Charles Botta est un expert de l’immobilier sportif, récompensé par un prix de la gestion de projet 2008 pour le très imposant siège de la FIFA, sur les hauteurs de Zurich (investissement de 250 millions de francs). «Pour moi, le modèle à suivre dans l’investissement dans les stades de football, c’est la Maladière, à Neuchâtel», a-t-il déclaré jeudi soir à Zurich, lors d’un forum immobilier organisé par Schroders.

A la tête de Botta Management, il ne manque pas de références, notamment dans le domaine sportif. Outre le Mondial 2010, ses projets vont du Rolex Learning Center à l’EPFL (105 millions de francs) au futur stade olympique de Sotchi pour les JO d’hiver 2014 ainsi qu’à son stade de glace (respectivement 300 millions et 360 millions d’euros).

Quel rendement attendre d’un tel placement? Est-ce un placement risqué? A quelles conditions? L’expert explique que pour la Maladière les investisseurs institutionnels (Publica et Swisscanto) obtiennent 6% de rendement. «La Maladière, c’est un modèle de fonctionnalité et d’un partenariat réussi entre les différents acteurs», a-t-il ajouté.

Inaugurée en 2007, la Maladière, un projet à plus de 200 millions de francs, est d’abord admirablement située. «Les trois règles de l’investissement immobilier, c’est la situation, la situation et la situation», a-t-il répété. Les voies d’accès, de communication, l’environnement, la proximité de services de base (hôpital), l’expression de la culture d’une ville ou d’un pays, sont des conditions cruciales à remplir. Mais le critère clé s’appelle multifonctionnalité. A Neuchâtel, Coop exploite un centre commercial et un parking, mais on y trouve aussi une caserne pour le service d’intervention, des salles de sport et 730 m2 de panneaux solaires.
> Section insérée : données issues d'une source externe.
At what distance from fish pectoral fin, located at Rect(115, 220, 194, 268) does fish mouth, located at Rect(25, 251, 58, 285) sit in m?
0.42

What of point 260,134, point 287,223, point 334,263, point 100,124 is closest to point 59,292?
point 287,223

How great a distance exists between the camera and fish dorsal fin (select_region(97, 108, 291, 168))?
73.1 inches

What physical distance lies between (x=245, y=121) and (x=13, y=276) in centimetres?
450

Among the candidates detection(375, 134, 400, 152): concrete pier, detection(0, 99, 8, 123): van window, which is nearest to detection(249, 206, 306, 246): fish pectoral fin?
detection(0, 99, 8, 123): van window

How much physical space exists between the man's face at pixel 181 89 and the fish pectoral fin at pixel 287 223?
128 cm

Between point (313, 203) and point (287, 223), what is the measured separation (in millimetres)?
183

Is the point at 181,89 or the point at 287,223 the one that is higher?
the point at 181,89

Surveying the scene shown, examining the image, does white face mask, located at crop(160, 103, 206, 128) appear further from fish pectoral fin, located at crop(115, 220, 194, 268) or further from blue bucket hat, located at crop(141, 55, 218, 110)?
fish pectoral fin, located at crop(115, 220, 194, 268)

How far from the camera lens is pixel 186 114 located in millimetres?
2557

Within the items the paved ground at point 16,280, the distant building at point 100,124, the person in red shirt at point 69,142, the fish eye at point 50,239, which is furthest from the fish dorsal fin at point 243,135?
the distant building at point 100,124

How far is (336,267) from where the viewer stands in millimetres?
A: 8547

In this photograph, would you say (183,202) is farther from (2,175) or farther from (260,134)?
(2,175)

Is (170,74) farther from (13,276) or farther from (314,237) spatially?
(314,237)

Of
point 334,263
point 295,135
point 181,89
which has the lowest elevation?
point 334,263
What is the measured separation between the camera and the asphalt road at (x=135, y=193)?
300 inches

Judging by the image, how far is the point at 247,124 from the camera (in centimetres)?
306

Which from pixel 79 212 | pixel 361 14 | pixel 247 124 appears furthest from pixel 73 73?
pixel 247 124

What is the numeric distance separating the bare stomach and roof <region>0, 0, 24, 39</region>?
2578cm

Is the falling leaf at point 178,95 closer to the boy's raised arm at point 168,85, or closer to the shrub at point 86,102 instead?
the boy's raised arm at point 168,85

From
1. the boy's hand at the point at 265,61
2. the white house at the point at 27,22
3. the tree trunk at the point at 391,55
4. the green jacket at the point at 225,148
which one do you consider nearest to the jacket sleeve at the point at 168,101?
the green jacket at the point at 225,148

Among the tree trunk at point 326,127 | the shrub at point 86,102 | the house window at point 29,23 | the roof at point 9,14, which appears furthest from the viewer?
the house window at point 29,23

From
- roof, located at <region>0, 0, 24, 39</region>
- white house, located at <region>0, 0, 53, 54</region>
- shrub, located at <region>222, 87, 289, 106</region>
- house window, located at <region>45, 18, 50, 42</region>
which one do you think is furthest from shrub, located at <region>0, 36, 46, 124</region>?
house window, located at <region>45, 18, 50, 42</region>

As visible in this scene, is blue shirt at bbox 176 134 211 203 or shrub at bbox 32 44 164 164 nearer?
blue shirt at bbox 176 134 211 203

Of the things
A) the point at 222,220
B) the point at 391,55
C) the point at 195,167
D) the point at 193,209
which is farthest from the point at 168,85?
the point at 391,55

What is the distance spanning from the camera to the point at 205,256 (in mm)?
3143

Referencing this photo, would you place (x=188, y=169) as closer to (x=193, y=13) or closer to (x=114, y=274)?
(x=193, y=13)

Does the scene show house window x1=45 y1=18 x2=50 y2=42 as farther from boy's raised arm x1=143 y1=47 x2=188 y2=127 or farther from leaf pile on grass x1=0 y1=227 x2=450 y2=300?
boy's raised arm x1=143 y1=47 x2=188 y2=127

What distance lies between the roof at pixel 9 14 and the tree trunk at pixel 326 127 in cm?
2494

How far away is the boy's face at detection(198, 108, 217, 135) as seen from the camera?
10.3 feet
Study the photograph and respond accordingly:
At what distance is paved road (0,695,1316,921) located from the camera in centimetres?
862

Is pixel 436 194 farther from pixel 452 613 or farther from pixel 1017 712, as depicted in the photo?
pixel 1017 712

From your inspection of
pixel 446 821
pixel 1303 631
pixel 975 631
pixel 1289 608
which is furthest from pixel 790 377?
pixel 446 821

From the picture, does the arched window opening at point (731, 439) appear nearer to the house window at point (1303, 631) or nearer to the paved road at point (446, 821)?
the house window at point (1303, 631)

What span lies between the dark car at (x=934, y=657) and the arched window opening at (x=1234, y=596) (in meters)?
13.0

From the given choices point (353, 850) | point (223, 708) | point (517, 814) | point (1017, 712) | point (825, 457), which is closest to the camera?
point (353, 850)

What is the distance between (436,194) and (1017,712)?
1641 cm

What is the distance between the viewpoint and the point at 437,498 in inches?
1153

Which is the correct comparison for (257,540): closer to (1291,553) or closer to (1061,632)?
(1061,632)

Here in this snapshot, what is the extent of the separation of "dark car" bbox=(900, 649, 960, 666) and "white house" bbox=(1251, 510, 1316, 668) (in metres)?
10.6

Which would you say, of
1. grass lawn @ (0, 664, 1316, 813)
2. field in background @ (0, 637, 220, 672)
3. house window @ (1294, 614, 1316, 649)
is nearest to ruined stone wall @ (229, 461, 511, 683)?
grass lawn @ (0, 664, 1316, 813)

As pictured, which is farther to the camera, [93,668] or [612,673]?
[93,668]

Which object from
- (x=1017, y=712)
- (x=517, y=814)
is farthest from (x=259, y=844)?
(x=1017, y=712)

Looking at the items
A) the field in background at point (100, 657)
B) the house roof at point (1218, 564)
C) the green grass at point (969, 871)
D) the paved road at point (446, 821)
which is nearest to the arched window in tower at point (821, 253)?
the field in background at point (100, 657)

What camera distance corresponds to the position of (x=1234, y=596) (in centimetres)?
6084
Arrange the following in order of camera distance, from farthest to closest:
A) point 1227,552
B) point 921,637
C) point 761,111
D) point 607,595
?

Comme d’autres stades suisses, celui-ci produit aussi de l’énergie. Mais les clubs, en l’occurrence Xamax, n’investissent pas dans les stades. Ils en sont habituellement locataires. Le Parc Saint-Jacques, à Bâle, offre aussi 6% de rendement à ses investisseurs (Suva, Winterthur Assurances, caisse de pension du personnel de la ville). La particularité de la «multifonctionnalité» bâloise réside dans une résidence pour personnes âgées et un musée.

L’entrepreneur suisse gère et contrôle la construction des dix stades de football prévus pour le Mondial 2010. Un investissement de 3,3 milliards de dollars. La FIFA définit le catalogue d’exigences, y compris pour les 12 à 15 millions de dollars destinés au «revêtement» des installations. De la tribune réservée aux 600 à 2000 journalistes aux 32 emplacements pour les caméras de télévision.

En tant qu’investissement, l’immobilier suisse s’est bien comporté en 2009. La hausse des fonds immobiliers atteint 12,6% en moyenne et les actions immobilières 19,6%, selon Roger Hennig, responsable des placements immobiliers pour Schroders. Non seulement les cours, mais aussi l’agio sont repartis à la hausse. L’écart entre le cours de bourse et la valeur d’inventaire est remonté à 15,8% pour les fonds et 8,5% pour les actions (sans Züblin ni BFW). Les perspectives pour 2010 sont très modérées, car l’immobilier est qualifié de cyclique tardif.